About this task:
Recast the records as a JSON list of strings, from the start of the records through the line containing "What is the % Change for ORGANIC", with each line as one string and no blank lines.

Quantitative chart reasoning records
↓↓↓
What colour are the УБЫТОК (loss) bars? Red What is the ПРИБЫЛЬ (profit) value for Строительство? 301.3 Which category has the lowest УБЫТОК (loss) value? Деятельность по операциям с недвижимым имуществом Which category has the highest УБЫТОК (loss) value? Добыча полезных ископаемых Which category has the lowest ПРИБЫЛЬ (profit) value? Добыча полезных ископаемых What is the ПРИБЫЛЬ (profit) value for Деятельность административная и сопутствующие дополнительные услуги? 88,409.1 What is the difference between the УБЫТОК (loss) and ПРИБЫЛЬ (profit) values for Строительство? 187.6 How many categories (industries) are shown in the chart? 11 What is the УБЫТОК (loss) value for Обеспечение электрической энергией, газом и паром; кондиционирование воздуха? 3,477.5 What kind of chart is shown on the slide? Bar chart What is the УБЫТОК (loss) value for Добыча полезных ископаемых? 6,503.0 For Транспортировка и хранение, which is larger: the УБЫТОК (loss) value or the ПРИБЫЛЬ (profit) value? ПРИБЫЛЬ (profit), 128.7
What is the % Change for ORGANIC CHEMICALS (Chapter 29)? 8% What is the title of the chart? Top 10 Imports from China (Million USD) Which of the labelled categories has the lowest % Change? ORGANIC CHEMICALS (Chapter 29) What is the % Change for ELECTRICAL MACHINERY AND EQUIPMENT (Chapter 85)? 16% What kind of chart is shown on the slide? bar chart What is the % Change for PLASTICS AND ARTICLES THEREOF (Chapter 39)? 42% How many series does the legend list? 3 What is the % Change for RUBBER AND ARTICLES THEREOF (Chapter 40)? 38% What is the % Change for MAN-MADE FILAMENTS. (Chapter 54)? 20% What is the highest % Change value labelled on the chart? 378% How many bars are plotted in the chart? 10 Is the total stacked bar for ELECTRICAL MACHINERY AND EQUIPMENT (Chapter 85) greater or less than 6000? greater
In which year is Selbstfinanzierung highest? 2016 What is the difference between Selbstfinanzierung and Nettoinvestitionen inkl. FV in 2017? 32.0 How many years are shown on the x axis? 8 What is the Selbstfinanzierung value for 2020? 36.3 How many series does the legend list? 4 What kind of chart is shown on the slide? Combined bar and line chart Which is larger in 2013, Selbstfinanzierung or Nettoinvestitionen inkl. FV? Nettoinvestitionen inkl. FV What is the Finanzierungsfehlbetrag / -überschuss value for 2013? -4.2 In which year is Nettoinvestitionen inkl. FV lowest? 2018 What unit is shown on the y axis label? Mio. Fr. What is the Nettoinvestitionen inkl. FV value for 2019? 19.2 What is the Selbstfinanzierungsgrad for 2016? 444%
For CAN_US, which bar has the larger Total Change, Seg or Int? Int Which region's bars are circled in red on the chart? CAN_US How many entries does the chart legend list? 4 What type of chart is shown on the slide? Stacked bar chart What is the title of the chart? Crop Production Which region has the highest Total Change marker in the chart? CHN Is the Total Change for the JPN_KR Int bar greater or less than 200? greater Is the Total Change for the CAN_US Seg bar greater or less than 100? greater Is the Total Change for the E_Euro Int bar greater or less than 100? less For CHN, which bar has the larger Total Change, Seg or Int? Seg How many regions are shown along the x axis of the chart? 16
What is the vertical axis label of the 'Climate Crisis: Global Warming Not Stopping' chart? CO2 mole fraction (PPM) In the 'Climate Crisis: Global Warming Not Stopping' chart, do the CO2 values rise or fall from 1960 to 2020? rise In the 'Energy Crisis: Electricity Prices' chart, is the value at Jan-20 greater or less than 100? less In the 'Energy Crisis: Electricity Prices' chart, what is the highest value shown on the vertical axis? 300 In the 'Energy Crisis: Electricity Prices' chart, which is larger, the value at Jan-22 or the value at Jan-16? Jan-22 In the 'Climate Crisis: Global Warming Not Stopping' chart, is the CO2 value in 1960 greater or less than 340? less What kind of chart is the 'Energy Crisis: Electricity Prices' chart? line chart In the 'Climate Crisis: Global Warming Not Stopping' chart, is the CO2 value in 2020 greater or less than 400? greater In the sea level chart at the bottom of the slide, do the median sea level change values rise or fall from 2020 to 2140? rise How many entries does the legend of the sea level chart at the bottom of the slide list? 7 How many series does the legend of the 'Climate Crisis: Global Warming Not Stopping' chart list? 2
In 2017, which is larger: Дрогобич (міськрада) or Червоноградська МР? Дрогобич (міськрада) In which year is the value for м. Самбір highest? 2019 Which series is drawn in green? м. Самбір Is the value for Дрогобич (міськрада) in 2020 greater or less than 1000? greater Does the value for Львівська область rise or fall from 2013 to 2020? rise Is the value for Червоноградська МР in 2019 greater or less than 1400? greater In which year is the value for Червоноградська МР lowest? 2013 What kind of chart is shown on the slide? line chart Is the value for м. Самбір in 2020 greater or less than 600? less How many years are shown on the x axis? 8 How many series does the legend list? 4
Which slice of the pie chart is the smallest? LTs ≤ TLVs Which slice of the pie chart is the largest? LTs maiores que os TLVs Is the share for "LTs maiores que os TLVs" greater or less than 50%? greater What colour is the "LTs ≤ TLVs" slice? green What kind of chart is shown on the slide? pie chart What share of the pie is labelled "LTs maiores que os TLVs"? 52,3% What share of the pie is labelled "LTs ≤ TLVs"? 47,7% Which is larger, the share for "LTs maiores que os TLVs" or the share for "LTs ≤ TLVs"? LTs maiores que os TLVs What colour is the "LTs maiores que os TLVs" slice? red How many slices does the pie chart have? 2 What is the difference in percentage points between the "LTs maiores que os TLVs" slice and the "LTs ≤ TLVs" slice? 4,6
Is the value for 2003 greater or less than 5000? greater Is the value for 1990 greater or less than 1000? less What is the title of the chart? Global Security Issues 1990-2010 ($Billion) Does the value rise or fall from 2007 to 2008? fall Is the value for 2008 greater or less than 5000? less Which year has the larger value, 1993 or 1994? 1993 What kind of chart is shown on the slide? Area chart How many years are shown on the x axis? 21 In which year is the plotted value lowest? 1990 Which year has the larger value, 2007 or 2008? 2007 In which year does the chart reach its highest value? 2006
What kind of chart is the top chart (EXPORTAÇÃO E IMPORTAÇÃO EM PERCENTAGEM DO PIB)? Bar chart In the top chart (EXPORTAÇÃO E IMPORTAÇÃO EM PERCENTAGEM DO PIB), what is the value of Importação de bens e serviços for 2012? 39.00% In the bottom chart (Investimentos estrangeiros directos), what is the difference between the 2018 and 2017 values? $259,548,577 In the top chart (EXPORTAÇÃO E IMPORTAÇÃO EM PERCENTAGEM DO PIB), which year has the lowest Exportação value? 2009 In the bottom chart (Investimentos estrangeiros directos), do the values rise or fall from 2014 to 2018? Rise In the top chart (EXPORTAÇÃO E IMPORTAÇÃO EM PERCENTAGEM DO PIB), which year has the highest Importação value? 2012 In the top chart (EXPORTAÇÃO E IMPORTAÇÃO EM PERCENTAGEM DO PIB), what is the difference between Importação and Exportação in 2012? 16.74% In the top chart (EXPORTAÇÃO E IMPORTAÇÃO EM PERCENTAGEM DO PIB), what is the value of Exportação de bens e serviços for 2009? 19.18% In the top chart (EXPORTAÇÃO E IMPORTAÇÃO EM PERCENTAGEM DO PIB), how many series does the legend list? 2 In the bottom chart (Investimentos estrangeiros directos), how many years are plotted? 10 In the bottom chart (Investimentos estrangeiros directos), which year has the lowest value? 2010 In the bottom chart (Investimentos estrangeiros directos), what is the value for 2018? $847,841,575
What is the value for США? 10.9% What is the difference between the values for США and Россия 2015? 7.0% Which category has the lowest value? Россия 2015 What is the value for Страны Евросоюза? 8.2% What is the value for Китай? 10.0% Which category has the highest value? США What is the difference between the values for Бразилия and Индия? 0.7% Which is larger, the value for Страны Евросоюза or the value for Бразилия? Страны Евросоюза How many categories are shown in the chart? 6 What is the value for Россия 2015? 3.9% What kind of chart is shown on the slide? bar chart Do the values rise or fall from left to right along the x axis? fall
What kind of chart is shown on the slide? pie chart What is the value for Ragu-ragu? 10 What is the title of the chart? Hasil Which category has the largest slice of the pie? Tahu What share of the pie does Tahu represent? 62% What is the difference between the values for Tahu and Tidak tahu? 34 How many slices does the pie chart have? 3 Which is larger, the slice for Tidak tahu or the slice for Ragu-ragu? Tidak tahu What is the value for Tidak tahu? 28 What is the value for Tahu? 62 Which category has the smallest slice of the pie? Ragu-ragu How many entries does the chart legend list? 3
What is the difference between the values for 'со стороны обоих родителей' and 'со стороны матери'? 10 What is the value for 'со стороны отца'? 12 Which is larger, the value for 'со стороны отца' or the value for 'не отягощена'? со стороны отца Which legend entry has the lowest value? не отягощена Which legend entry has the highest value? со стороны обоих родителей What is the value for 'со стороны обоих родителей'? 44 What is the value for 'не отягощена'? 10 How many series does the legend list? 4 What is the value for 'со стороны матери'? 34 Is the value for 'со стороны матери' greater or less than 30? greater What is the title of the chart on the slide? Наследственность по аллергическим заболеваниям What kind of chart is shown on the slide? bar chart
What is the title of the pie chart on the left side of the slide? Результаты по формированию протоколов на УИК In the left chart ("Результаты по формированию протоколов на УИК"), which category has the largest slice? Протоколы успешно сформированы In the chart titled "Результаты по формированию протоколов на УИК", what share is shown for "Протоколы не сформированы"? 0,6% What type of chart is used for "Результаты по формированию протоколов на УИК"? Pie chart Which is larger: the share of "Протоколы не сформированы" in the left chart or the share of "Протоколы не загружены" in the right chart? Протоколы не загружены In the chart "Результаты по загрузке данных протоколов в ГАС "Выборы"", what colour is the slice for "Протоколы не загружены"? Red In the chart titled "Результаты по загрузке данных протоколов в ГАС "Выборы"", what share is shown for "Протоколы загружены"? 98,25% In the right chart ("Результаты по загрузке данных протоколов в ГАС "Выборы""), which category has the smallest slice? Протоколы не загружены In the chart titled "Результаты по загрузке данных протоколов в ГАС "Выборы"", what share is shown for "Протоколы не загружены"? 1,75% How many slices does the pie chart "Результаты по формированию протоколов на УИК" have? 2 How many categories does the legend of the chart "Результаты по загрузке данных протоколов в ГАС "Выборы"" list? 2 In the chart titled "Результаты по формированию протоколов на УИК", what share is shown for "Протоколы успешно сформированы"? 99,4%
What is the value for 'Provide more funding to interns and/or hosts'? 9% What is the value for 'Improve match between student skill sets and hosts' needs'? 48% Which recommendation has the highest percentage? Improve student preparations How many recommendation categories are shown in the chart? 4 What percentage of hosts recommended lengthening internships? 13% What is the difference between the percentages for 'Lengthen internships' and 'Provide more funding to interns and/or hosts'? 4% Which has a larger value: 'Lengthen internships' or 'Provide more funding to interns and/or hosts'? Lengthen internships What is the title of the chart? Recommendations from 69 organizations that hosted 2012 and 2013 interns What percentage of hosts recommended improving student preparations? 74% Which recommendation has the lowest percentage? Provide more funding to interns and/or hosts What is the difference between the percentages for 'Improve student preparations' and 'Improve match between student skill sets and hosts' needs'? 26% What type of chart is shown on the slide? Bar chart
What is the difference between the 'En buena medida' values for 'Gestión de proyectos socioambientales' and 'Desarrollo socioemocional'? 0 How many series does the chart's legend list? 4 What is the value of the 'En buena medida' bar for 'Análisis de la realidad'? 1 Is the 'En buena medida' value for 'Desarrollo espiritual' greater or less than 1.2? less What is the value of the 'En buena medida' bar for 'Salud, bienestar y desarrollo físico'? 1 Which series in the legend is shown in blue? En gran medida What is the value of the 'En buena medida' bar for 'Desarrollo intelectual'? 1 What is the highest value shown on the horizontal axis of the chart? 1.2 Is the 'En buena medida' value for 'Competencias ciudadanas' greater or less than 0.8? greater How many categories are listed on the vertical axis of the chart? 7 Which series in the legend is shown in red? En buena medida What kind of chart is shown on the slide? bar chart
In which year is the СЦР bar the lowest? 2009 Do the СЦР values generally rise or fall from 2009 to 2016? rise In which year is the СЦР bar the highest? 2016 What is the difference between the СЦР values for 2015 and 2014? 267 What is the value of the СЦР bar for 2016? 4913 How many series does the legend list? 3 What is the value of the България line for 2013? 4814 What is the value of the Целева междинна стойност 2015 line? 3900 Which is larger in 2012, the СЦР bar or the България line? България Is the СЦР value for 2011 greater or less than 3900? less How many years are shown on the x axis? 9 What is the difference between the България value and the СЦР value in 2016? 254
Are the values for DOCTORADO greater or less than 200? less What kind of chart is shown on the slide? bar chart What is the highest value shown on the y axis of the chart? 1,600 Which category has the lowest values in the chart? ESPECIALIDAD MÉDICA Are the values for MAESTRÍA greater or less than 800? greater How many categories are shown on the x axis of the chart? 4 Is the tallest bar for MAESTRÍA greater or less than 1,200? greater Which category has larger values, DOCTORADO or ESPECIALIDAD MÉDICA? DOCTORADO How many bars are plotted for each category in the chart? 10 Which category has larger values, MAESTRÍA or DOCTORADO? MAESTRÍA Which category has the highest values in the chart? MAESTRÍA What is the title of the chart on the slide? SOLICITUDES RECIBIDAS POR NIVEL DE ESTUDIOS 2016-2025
↑↑↑
Expected output:
[
  "What colour are the УБЫТОК (loss) bars? Red What is the ПРИБЫЛЬ (profit) value for Строительство? 301.3 Which category has the lowest УБЫТОК (loss) value? Деятельность по операциям с недвижимым имуществом Which category has the highest УБЫТОК (loss) value? Добыча полезных ископаемых Which category has the lowest ПРИБЫЛЬ (profit) value? Добыча полезных ископаемых What is the ПРИБЫЛЬ (profit) value for Деятельность административная и сопутствующие дополнительные услуги? 88,409.1 What is the difference between the УБЫТОК (loss) and ПРИБЫЛЬ (profit) values for Строительство? 187.6 How many categories (industries) are shown in the chart? 11 What is the УБЫТОК (loss) value for Обеспечение электрической энергией, газом и паром; кондиционирование воздуха? 3,477.5 What kind of chart is shown on the slide? Bar chart What is the УБЫТОК (loss) value for Добыча полезных ископаемых? 6,503.0 For Транспортировка и хранение, which is larger: the УБЫТОК (loss) value or the ПРИБЫЛЬ (profit) value? ПРИБЫЛЬ (profit), 128.7",
  "What is the % Change for ORGANIC CHEMICALS (Chapter 29)? 8% What is the title of the chart? Top 10 Imports from China (Million USD) Which of the labelled categories has the lowest % Change? ORGANIC CHEMICALS (Chapter 29) What is the % Change for ELECTRICAL MACHINERY AND EQUIPMENT (Chapter 85)? 16% What kind of chart is shown on the slide? bar chart What is the % Change for PLASTICS AND ARTICLES THEREOF (Chapter 39)? 42% How many series does the legend list? 3 What is the % Change for RUBBER AND ARTICLES THEREOF (Chapter 40)? 38% What is the % Change for MAN-MADE FILAMENTS. (Chapter 54)? 20% What is the highest % Change value labelled on the chart? 378% How many bars are plotted in the chart? 10 Is the total stacked bar for ELECTRICAL MACHINERY AND EQUIPMENT (Chapter 85) greater or less than 6000? greater"
]